O CEO Mark Zuckerberg, que entretanto se desdobrou em entrevistas para clarificar a forma como o Facebook lidou com o problema da Cambridge Analytica - a empresa teve acesso aos dados de perfis dos utilizadores do Facebook e utilizou-os com o objetivo de formar opiniões em eleições, por exemplo nas norte-americanas e na votação do brexit, em Inglaterra -, ordenou uma reformulação das definições de privacidade. É que o escândalo levou muitos utilizadores a descobrirem que a rede social detém sobre si muito mais dados do que pensavam. Por exemplo, os utilizadores de smartphones com Android perceberam que a app Messenger não só capturou os contactos telefónicos como um registo de mensagens de texto e chamadas. Todo o modelo de recolha e monetização de dados pessoais, que é o centro do negócio do Facebook, está em causa.

Esta invasão de privacidade consentida, ainda que os utilizadores possam não ter consciência disso, faz parte do desenho da própria rede social. Isso ficou patente nesta semana, quando o site BuzzFeed publicou um memorando interno escrito há dois anos por um dos vice-presidentes do Facebook, Andrew Bosworth. Nele, o executivo fala dos potenciais efeitos colaterais das estratégias de crescimento da rede social, todas englobadas na missão principal de ligar pessoas.

"Conectamos pessoas. Ponto final. É por isso que todo o trabalho que fazemos para crescer é justificado", escreveu o vice-presidente da rede social, que tem mais de 2,2 mil milhões de utilizadores ativos. Bosworth fez uma admissão notável: "Então conectamos mais pessoas. Isso pode ser mau se o tornarem negativo. Talvez custe a vida a alguém ao expô-lo a bullies. Talvez um dia alguém morra num ataque terrorista coordenado com as nossas ferramentas."

### Itens fornecidos

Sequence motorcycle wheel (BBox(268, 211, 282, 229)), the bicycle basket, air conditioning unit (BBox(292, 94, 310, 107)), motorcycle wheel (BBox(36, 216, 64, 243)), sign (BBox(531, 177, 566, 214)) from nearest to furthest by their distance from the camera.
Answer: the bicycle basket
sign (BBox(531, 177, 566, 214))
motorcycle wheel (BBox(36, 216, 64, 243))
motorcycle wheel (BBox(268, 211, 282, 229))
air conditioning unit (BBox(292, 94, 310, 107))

### Tarefas
- A) Transcreva literalmente o trecho do texto sobre o Facebook que começa em "O CEO Mark Zuckerberg, que" e vai até "está em causa.".
- B) Responda às perguntas seguintes com base no texto sobre o Facebook:
(i) O que é que a app Messenger capturou nos smartphones com Android?
(ii) Que site publicou o memorando interno de Andrew Bosworth?
(iii) Quantos utilizadores ativos tem a rede social?

### Respostas por tarefa
- A)
O CEO Mark Zuckerberg, que entretanto se desdobrou em entrevistas para clarificar a forma como o Facebook lidou com o problema da Cambridge Analytica - a empresa teve acesso aos dados de perfis dos utilizadores do Facebook e utilizou-os com o objetivo de formar opiniões em eleições, por exemplo nas norte-americanas e na votação do brexit, em Inglaterra -, ordenou uma reformulação das definições de privacidade. É que o escândalo levou muitos utilizadores a descobrirem que a rede social detém sobre si muito mais dados do que pensavam. Por exemplo, os utilizadores de smartphones com Android perceberam que a app Messenger não só capturou os contactos telefónicos como um registo de mensagens de texto e chamadas. Todo o modelo de recolha e monetização de dados pessoais, que é o centro do negócio do Facebook, está em causa.

- B)
(i) Os contactos telefónicos e um registo de mensagens de texto e chamadas.
(ii) O BuzzFeed.
(iii) Mais de 2,2 mil milhões.